…started with one man down and ended with one man down, but for very different reasons!
It rained during the night and was still raining as we got up and packed everything wet. I have many memories of this from last year, I just hope it isn’t the pattern for 8 days like then. We were one man down because Pete got taken to get his back wheel fixed and we were to meet him in town. So five of us set out getting soaking wet. We were set to cross the bridge in St. Nazaire, which we did but with zero visibility either side so not as impressive as it might have been. Although we were meant to meet Pete before the bridge we found ourselves there and before we knew it were on the bridge, so instead we looked for a cafe on the other side.
After a hot chocolate Pete rejoined us and we set off again. The short break in the rain was short lived and any drying that had taken place was wasted.
The cycling was much easier going, now following EuroVelo 1 or the Velocean Route along the coast and the back lanes. The goal was 60km, which is much more my style, and we had had a big break after 15km so the second quarter was no problem, despite the rain.
Pornic looked to be a delightful town for lunch, but the rain kept us huddled under a shop awning imagining sitting on the dockside watching the yachts pass by.
Cold and wet we abandoned the cycle route’s scenic twists and turns in favour of a straight, fast road to our destination.
Still in the rain we put our heads down and pedalled, wiping away the kms. With only 8kms to go we hit a queue of traffic, which turned out to be quite good fun as we weaved in and out. The queue died down through Bouin and as we started to pick up speed again everything turned upside down.

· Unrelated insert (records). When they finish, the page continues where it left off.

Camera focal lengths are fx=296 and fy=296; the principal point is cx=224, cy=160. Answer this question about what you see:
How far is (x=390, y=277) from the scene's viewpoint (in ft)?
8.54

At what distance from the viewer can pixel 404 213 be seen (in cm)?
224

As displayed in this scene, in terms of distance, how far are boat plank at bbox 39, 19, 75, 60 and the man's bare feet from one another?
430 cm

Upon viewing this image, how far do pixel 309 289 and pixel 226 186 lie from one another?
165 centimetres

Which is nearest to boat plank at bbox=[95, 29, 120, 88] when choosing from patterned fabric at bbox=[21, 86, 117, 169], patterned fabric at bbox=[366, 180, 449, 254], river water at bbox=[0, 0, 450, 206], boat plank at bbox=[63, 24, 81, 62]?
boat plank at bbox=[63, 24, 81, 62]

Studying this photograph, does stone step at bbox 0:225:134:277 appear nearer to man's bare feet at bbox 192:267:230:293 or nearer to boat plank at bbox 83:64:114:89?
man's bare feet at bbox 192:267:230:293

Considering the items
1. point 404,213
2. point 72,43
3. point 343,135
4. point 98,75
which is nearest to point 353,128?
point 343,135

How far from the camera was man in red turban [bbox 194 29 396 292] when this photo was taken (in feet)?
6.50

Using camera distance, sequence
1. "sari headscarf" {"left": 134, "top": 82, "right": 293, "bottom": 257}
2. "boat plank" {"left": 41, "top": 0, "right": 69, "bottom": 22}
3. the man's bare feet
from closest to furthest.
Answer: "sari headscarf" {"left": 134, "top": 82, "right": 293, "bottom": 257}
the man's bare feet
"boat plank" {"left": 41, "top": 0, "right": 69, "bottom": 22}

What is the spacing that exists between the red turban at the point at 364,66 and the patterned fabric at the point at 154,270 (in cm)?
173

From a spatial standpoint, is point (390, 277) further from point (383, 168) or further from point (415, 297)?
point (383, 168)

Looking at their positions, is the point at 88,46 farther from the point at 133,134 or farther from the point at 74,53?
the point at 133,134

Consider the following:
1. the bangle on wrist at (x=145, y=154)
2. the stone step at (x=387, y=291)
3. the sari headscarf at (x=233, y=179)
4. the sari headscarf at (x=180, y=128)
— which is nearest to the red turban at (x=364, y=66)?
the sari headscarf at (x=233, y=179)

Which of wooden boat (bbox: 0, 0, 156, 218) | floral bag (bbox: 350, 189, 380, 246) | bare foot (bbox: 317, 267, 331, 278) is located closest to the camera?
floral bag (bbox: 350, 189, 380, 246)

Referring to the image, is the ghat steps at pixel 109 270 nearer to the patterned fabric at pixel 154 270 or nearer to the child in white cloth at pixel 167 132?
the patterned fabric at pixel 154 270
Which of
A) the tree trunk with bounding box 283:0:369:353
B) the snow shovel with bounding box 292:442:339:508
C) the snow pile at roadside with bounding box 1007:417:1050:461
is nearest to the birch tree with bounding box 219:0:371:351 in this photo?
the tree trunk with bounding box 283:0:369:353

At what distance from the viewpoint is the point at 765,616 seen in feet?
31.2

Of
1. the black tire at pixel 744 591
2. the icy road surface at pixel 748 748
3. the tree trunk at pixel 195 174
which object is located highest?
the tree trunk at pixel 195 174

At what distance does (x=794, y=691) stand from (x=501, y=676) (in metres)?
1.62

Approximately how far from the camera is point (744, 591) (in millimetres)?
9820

Well, Pete did, anyway. He slipped on some gravel and flipped, thankfully away from the traffic. We picked him up, and his bike, and assessed the damage. The bike was fine, but a large amount of gravel was now embedded in Pete’s hand, one very large sharp stone in particular. Thankfully a pair of tweezers was a hand and he valiantly removed it (I couldn’t watch.) However, a trip into the adjacent Sports Centre resulted in them calling an ambulance.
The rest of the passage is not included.